** BEGIN EXCERPT TO READ **

By Ray Whitley
Finding the right balance between inventory investment and customer service is arguably one of the most
important objectives for any retailer. Buy too much inventory and you tie up cash (balance sheet impact)
and risk bottlenecks in the supply chain. Buy too little inventory and you risk stocking out in the store and
losing a potential sale (income statement impact) thereby annoying the customer. The cost of a lost sale
due to a stockout varies due to individual product economics but generally the cost is high for specialty
retailers due to their high initial markups, and of course, the cost of losing a customer's ongoing share of
wallet is unacceptably high.
There are numerous tactics a retailer can employ within its supply chain to reduce stockouts. This paper
will address some of the typical methods used by retailers. However, the focus and bulk of this paper will be
on detailing innovative approaches to reducing stockouts by extracting very large amounts of data from
corporate databases, reconstituting it in unusual ways, and then leveraging it.
A SHORT LIST OF TYPICAL APPROACHES
- Buy more: Many retailers confronted with the problem of stocking out in the stores will simply instruct
their merchants to increase the size of their purchases. While this approach will reduce the probability of
a store stockout for each affected SKU, serious side effects may occur in the form of incremental
inventory processing and holding costs, an adverse balance sheet impact to cash, increased markdown
activity, a risk of bottlenecks in the supply chain, etc.
- Optimize initial inventory commitments: For example, rather than committing 70% of a purchase to the
stores and keeping 30% in the DC as a reserve, a retailer may adjust the ratio downward with the intent
of capturing more regular priced sales and staying in stock longer generally throughout the store fleet.
- Change system parameters: Retailers using systems to support their DC to store allocation process can
make adjustments to the auto-replenishment and/or allocation logic in their systems to decrease the
probability of stocking out (e.g., increase display inventory, increase replenishment amounts, etc).
Another approach is to address the front end (if there is one) of the replenishment and allocation
processes by improving the demand forecasting model to generate more accurate forecasts.
- Reduce cycle-time: Any effort to take time out of the store-sale-to-storeshelf-replenishment process will
have some positive impact on store stockouts. Typical areas to focus on would be increasing allocation
and store delivery frequency (e.g., instead of twice a week allocate and deliver three times per week),
streamlining DC processing and outbound transportation service, and optimizing the entire DC physical
network to enable faster cycle times.

** END EXCERPT TO READ **

## [WHAT TO DO]
a: Name each approach listed under the heading "A SHORT LIST OF TYPICAL APPROACHES" in the paper on reducing retail stockouts above.
b: According to the stockout paper, why is the cost of a lost sale generally high for specialty retailers?

** BEGIN DATASET EXCERPT **

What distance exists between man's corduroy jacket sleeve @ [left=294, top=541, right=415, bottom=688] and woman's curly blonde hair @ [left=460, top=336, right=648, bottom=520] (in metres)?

** END DATASET EXCERPT **

## [OUTPUTS BY TASK]
a:
- Buy more
- Optimize initial inventory commitments
- Change system parameters
- Reduce cycle-time

b: Their initial markups are high.